Understanding Kafka: A Beginner’s Guide to Its Architecture
Kafka Overview
Kafka is a messaging system where producers send categorised messages, and consumers subscribe to specific types. A Kafka broker handles the communication between them.
Kafka Architecture
Kafka consists of three key components:
Producers
Producers create new messages in Kafka. They have the following key components:
-
Producer Record: This keeps track of each message. It includes the topic, a key (or partition), and the message value.
-
Serializer: The producer converts the key and value of the message into byte arrays (also called data marshaling).
-
Partitioner: After serialization, the partitioner assigns the message to a partition. There are different ways this happens:
- If a key is specified, the partitioner uses a hash function to map the message to a partition.
- If a partition is directly specified, the message goes there without changes.

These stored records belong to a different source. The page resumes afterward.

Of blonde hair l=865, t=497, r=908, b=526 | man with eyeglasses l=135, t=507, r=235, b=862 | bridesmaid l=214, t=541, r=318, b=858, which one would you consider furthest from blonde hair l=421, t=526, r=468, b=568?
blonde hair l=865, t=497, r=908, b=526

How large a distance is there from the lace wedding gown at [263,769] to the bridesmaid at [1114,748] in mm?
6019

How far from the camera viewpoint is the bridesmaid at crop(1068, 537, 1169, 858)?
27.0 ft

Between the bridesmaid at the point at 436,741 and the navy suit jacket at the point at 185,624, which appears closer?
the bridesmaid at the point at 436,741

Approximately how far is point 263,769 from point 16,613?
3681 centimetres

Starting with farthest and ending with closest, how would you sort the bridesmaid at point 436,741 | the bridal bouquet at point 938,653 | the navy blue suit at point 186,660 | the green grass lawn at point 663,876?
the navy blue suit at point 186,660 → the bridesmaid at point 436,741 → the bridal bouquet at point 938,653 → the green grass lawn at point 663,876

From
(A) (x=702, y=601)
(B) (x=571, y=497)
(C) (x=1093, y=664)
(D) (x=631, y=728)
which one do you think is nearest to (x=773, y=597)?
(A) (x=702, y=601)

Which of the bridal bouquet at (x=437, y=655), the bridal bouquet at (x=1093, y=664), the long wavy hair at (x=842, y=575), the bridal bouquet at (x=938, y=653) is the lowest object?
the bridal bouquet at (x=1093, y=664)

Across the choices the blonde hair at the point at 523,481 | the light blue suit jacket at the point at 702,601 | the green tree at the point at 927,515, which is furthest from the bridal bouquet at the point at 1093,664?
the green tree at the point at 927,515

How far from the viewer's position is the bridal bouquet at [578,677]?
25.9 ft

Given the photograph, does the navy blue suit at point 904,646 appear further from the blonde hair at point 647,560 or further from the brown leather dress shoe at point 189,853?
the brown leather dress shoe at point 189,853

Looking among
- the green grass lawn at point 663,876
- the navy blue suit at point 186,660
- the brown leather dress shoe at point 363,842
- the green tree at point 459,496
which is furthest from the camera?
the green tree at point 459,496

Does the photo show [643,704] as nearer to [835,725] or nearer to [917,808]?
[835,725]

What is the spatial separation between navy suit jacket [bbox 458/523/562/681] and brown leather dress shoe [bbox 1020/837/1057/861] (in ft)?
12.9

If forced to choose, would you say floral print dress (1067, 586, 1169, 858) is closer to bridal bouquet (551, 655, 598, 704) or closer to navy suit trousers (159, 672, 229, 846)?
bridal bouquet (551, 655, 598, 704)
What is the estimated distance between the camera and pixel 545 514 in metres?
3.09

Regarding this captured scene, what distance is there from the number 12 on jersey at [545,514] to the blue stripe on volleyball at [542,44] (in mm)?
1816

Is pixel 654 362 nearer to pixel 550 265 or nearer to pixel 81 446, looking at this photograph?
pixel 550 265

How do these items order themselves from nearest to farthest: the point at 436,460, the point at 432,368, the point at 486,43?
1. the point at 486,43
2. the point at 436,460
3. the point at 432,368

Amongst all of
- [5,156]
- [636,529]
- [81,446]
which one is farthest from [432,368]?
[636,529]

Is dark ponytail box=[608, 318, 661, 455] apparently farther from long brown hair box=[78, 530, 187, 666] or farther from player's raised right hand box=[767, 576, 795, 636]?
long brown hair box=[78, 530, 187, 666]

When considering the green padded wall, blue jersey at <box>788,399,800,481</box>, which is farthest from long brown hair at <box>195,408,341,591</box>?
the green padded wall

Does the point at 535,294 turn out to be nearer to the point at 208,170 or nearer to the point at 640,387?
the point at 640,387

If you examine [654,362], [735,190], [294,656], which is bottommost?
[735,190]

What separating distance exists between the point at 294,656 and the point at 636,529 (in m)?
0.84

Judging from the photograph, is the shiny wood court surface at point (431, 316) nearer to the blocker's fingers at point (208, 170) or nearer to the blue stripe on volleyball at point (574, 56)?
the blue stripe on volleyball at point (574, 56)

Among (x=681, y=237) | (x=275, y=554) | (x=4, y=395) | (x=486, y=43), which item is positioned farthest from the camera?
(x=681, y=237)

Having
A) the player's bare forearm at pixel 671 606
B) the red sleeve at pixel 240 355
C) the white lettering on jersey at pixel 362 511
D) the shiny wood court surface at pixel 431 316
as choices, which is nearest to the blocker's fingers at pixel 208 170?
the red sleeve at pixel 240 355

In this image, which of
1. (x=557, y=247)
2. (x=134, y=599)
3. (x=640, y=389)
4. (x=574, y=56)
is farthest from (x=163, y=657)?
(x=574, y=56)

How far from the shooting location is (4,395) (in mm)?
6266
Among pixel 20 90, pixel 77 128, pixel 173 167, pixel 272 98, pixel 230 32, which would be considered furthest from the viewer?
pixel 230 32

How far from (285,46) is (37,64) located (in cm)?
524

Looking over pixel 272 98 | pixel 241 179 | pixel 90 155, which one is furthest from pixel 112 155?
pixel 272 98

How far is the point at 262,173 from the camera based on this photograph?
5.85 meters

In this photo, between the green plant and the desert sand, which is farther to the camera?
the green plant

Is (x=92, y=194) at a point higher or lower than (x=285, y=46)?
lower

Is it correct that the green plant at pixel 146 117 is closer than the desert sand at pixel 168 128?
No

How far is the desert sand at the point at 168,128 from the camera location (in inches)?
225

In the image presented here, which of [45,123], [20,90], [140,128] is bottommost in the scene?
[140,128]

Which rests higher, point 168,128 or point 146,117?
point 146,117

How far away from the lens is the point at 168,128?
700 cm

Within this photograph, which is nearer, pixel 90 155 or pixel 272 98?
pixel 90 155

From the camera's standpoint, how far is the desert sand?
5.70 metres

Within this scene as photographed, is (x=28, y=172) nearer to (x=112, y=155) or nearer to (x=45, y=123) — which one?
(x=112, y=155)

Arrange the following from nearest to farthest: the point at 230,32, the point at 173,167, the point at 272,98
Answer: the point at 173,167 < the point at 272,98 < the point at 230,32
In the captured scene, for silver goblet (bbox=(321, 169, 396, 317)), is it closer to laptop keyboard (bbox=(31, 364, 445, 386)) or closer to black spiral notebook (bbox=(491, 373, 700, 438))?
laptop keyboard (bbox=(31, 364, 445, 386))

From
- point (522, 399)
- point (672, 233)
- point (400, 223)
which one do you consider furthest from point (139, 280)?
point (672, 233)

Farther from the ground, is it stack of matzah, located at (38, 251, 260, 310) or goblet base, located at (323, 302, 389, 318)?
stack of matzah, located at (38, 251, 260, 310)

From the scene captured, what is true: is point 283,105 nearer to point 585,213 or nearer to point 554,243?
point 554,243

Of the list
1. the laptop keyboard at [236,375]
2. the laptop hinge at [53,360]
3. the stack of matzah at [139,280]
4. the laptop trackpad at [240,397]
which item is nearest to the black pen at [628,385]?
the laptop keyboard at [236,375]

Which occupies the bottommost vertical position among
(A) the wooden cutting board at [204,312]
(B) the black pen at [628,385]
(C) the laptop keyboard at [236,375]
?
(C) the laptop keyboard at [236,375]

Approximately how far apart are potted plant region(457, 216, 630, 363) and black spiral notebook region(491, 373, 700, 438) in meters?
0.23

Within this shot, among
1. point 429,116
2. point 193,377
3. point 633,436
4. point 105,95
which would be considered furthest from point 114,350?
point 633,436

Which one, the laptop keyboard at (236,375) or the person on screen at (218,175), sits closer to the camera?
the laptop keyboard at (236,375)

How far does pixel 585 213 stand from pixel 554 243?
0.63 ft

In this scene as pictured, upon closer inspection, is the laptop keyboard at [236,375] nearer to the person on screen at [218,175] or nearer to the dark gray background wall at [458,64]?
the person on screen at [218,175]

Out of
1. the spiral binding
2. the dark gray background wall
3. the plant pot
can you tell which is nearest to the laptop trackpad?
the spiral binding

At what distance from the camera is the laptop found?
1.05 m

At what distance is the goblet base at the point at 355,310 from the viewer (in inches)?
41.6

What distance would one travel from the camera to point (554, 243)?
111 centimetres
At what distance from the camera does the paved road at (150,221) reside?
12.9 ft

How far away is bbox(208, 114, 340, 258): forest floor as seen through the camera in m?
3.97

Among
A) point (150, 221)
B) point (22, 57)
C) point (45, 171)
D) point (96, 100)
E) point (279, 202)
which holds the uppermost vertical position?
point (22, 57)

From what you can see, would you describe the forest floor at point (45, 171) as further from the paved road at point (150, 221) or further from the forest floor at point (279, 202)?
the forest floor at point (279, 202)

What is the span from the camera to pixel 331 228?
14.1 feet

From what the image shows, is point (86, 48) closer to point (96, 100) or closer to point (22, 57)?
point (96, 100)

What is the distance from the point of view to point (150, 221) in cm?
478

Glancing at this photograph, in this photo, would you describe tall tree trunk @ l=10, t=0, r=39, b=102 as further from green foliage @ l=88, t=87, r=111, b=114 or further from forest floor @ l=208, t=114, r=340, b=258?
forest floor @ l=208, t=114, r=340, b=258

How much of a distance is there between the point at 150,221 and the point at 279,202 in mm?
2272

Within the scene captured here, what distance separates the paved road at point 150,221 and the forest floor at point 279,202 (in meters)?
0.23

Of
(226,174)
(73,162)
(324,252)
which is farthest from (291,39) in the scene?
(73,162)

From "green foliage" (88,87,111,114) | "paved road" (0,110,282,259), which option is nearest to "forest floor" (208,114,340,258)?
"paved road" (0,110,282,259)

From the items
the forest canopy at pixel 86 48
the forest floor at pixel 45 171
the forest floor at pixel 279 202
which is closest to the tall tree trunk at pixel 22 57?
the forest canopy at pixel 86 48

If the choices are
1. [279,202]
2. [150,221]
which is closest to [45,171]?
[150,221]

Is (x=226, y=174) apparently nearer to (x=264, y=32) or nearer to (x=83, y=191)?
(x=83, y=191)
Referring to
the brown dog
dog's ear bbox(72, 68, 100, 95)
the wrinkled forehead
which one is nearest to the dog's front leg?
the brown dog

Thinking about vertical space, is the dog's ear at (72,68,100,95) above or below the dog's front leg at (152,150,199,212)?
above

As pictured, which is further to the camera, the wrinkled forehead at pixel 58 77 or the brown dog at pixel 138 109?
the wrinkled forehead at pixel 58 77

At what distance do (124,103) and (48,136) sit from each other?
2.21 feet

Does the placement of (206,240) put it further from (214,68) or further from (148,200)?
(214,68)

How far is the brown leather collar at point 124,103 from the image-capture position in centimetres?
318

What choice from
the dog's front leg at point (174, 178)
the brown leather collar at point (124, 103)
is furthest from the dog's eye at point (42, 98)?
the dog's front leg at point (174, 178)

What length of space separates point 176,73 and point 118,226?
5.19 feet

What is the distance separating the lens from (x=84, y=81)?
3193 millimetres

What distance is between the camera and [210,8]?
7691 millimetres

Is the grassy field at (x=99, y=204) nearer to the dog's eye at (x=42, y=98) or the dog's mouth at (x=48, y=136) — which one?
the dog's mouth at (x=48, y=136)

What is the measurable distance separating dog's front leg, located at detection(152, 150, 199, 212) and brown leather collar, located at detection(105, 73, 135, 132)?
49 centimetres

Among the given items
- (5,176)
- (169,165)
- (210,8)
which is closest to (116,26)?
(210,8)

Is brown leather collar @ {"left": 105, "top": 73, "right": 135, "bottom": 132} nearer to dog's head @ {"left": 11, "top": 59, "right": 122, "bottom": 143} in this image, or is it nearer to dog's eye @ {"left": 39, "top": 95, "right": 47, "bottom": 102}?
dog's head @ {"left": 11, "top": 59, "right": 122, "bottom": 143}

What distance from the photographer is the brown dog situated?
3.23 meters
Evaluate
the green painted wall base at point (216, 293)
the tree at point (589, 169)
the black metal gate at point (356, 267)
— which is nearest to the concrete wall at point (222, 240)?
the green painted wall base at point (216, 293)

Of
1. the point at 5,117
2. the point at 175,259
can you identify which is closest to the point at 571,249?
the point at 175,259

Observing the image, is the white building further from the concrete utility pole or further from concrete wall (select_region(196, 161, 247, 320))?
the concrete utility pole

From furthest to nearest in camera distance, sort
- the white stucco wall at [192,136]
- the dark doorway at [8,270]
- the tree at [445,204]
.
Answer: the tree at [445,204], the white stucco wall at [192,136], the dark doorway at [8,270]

By default, each topic has one partition. However, users can change this. It’s a good practice to have partitions equal to or a multiple of the number of brokers, ensuring balanced distribution across the cluster.
Producer Workflow
Once the partitioner decides the topic and partition, the producer stores the messages in batches inside a buffer. The producer then sends these batches to Kafka brokers using produce requests.
Brokers
Kafka runs on multiple servers called brokers. They receive messages from producers and deliver them to consumers when requested. When a broker gets a message, it:
- Assign an offset to the message.
- Stores the message on disk.
- Sends a response back to the producer.
If successful, the broker sends metadata (topic, partition, offset) to the producer. If not, it sends an error. The producer retries sending the message a few times. If it still fails, an error is returned.
If hardware requirements are met, brokers handle millions of messages and thousands of partitions per second. Kafka brokers operate in clusters, where one is elected as the cluster controller using ZooKeeper. The cluster controller:
- Assign partitions to brokers.
- Elects partition leaders.
- Monitors broker failures.
Benefits of Multiple Brokers
- Scalability: Data load is distributed across brokers.
- Replication: Partitions are replicated for fault tolerance in case of server failure.
Kafka Cluster
Each partition is replicated across multiple brokers in a cluster for fault tolerance. Only one broker, the partition leader, handles communication with producers and consumers. If a leader fails, another broker takes over. Producers and consumers must always connect to the partition leader.
Consumers
Consumers, also called subscribers or readers, read messages from topic partitions. They follow this process:
- Subscribe to one or more topics.
- Send pull requests to brokers, which provide the stored messages.
- Read messages from partitions in the order they were written.
- Track consumed messages using the offset (a unique integer assigned to each message).
Offsets allow consumers to restart without losing track of messages. Consumers send pull requests to the leader partition of a broker. If they contact the wrong broker, they receive an error like “Not a leader for partition.” To prevent the mistakes, producers and consumers first request metadata from brokers. This metadata helps them send future requests to the correct leader partitions.
Consumer Groups
In a consumer group, multiple consumers work together to consume messages from a topic. Each partition is assigned to only one consumer within the group. Here’s how it works:
- A consumer group ensures only one member consumes each partition at a time.
- A consumer can read from multiple partitions, but a single member owns each partition.
Why Use Consumer Groups?
While a single consumer can fetch data, consumer groups provide vital benefits:
- Scalability: If a producer sends messages faster than a single consumer can read, a consumer group spreads the load.
- Fault Tolerance: If a consumer fails, other consumers in the group can take over, preventing data loss.
Consumer groups allow horizontal scaling and provide a reliable way to handle large volumes of messages efficiently.
In summary, Kafka’s architecture comprises producers, brokers, and consumers (or consumer groups), providing a robust and scalable messaging system. With its ability to handle millions of messages, Kafka ensures efficient message distribution and fault tolerance through its partitioning and replication mechanisms. Consumer groups enable horizontal scalability, allowing systems to manage high message throughput and ensure reliability in the face of failures. Whether handling real-time data streams or scaling distributed applications, Kafka is a powerful tool for modern data-driven architectures.